The expected value has some properties according to its definition:
\[E[af(x)] = aE[f(x)], \quad E\left[\sum f(x)\right] = \sum E[f(x)],\]Secondly, given $ p $ as a uniform probability distribution function for variables $ x_i \in [a, b] $, since it is uniform and integrates to 1 over $ [a, b] $, the value of $ p $ at any point is a constant value of $\frac{1}{b-a}$.

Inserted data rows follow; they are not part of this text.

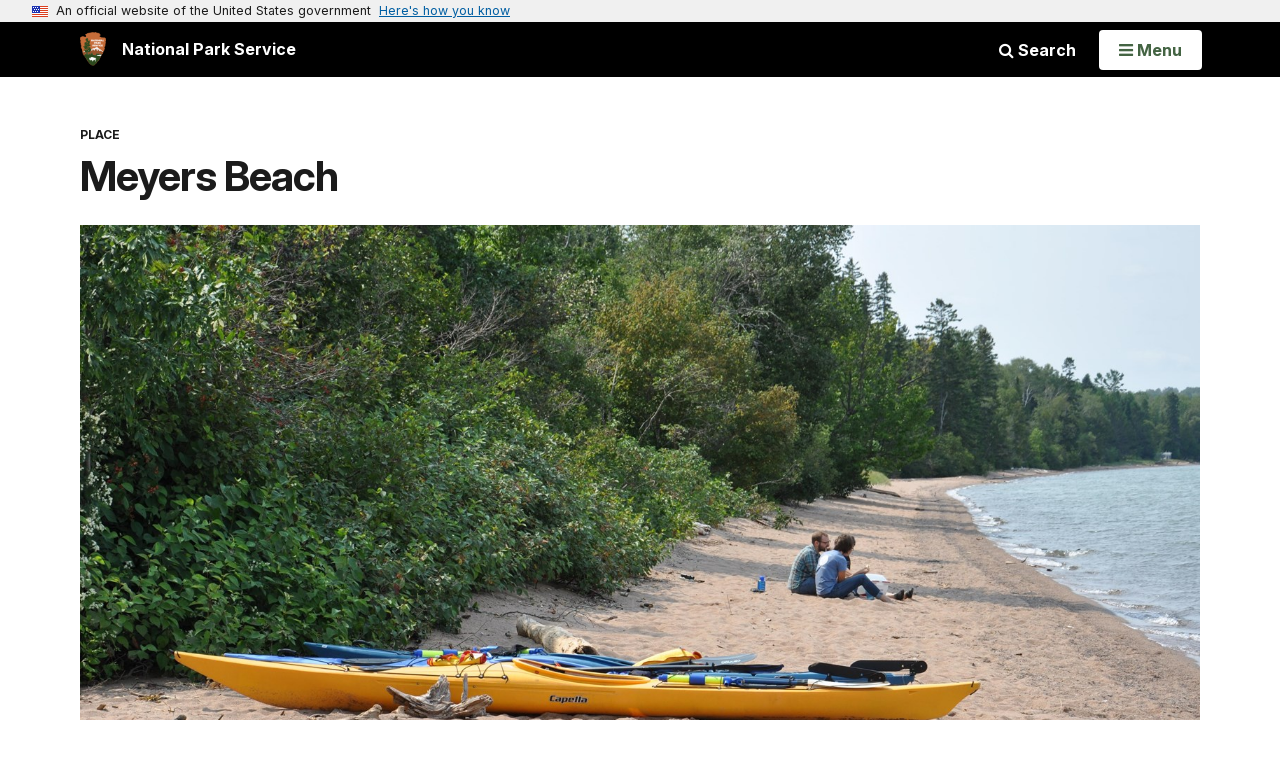

--- FILE ---
content_type: text/plain;charset=utf-8
request_url: https://www.nps.gov/solr/?json.wrf=jQuery36102919434871729518_1768813315635
body_size: 908
content:
jQuery36102919434871729518_1768813315635({
  "responseHeader":{
    "status":0,
    "QTime":18,
    "params":{
      "q":"\"Apostle Islands\" OR \"Sea Caves\" OR \"Ice Caves\" OR \"kayaking\" OR \"mainland\" OR \"Lake Superior\" OR \"Midwest\"",
      "json.wrf":"jQuery36102919434871729518_1768813315635",
      "defType":"edismax",
      "fl":"PageURL,Title,Type,Image_URL,Image_Alt_Text,PageURL",
      "start":"0",
      "fq":"Category:\"Articles\" AND (Type:\"Article\" OR Type:\"Person\" OR Type:\"Place\") AND -PageURL:\"/places/meyers-beach.htm\" AND -Allow_Listing_Display:false AND (Image_Width:[465 TO *] AND Image_Height:[261 TO *]) OR (Original_Image_Width:[465 TO *] AND Original_Image_Height:[261 TO *])",
      "sort":"score desc",
      "rows":"6",
      "wt":"json"}},
  "response":{"numFound":2801,"start":0,"numFoundExact":true,"docs":[
      {
        "Type":["Place"],
        "Title":"Apostle Islands National Lakeshore",
        "PageURL":"/places/apostle-islands-national-lakeshore.htm",
        "Image_URL":"/common/uploads/cropped_image/DC2F8AC0-D8F4-31E5-DF94D489B658E1A6.jpg",
        "Image_Alt_Text":"Forested sandstone cliffs on the Lake Superior shore."},
      {
        "Type":["Article"],
        "Title":"Black Bears at the Apostle Islands",
        "PageURL":"/articles/000/black-bears-at-the-apostle-islands.htm",
        "Image_URL":"/common/uploads/articles/images/nri/20211001/articles/6363376D-B5DC-724F-846E8043A339DD00/6363376D-B5DC-724F-846E8043A339DD00.jpg",
        "Image_Alt_Text":"Black bear in the forest, sticking out its tongue."},
      {
        "Type":["Article"],
        "Title":"American Marten on the Apostle Islands",
        "PageURL":"/articles/000/american-marten-on-the-apostle-islands.htm",
        "Image_URL":"/common/uploads/articles/images/nri/20210927/articles/8ECC391E-B18D-0412-32704975AEF9FD14/8ECC391E-B18D-0412-32704975AEF9FD14.jpg",
        "Image_Alt_Text":"A marten perched on a branch."},
      {
        "Type":["Article"],
        "Title":"Sea Lamprey around the Apostle Islands",
        "PageURL":"/articles/000/sea-lamprey-around-the-apostle-islands.htm",
        "Image_URL":"/common/uploads/articles/images/nri/20210927/articles/941C29DA-D908-FB78-8EDF576469C58BEB/941C29DA-D908-FB78-8EDF576469C58BEB.png",
        "Image_Alt_Text":"Looking into the mouth of a sea lamprey"},
      {
        "Type":["Article"],
        "Title":"Bat Monitoring in the Apostle Islands, 2015–2019",
        "PageURL":"/articles/000/bat-monitoring-in-the-apostle-islands-2015-2019.htm",
        "Image_URL":"/common/uploads/articles/images/nri/20240216/articles/FB4F51C5-0608-C6B0-810A2C341E2055A3/FB4F51C5-0608-C6B0-810A2C341E2055A3.png",
        "Image_Alt_Text":"Seven round photos of individual bats, four on the top line and three below."},
      {
        "Type":["Article"],
        "Title":"Forest Health in the Apostle Islands, 2011–2021",
        "PageURL":"/articles/000/forest-health-in-the-apostle-islands-2011-2021.htm",
        "Image_URL":"/common/uploads/articles/images/nri/20241002/articles/0FCC0A69-E88C-02BE-778DF2255FDE6531/0FCC0A69-E88C-02BE-778DF2255FDE6531.jpg",
        "Image_Alt_Text":"A square of plastic tubing sits among a cluster of short branches with green needles."}]
  }})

By applying these properties, we can derive:
\[\begin{align} E\left[ \frac{b-a}{n} \sum_{i=1}^{n} f(x_i) \right] &= \frac{b-a}{n} E\left[ \sum_{i=1}^{n} f(x_i) \right] \\ &= \frac{b-a}{n} \sum_{i=1}^{n} E[f(x_i)] \\ &= \frac{b-a}{n} \sum_{i=1}^{n} \int_a^b f(x)p(x) \, dx \\ &= \frac{b-a}{n} \sum_{i=1}^{n} \int_a^b f(x)\frac{1}{b-a} \, dx \\ &= \sum_{i=1}^{n} \frac{1}{n} \int_a^b f(x) \, dx \\ &= \int_a^b f(x) \, dx \end{align}\]Now, we know the expected value of the Riemann sum of a function $ f $ is the integral of $ f $ over its domain. What does this mean? In fact, it means that if we keep calculating $ \frac{b-a}{n} \sum_{i=1}^{n} f(x_i) $, the expected value of our calculations is the integral value. We can use our result as an estimate of the integral value. Like the dice example, if we keep rolling the dice six times, most of the time we will get a sum close to 3.5.
The Better Solution
We restricted our variables to uniform random variables. But, as in the Gaussian distribution example, if we want to get an estimation of integrating it using uniform random variable, we might get a result with huge variance. That means we cannot use a uniform distribution function as before.
Instead, we can design a probability distribution function $ p $ that gives higher probability near the mean of the Gaussian distribution. To account for this, we can modify our Riemann sum estimator as follows:
\[F_n = \frac{1}{n} \sum_{i=1}^{n} \frac{f(x_i)}{p(x_i)}\]where $ p $ is an arbitrary probability distribution function.
The proof is straightforward:
\[\begin{align} E[F_n] &= E\left[ \frac{1}{n} \sum_{i=1}^{n} \frac{f(x_i)}{p(x_i)} \right] \\ &= \frac{1}{n} \sum_{i=1}^{n} E\left[ \frac{f(x_i)}{p(x_i)} \right] \\ &= \frac{1}{n} \sum_{i=1}^{n} \int_a^b \frac{f(x)}{p(x)} p(x) \, dx \\ &= \frac{1}{n} \sum_{i=1}^{n} \int_a^b f(x) \, dx \\ &= \int_a^b f(x) \, dx \end{align}\]By using a well-designed probability distribution function $p$, we can get a good estimate with only a few calculations.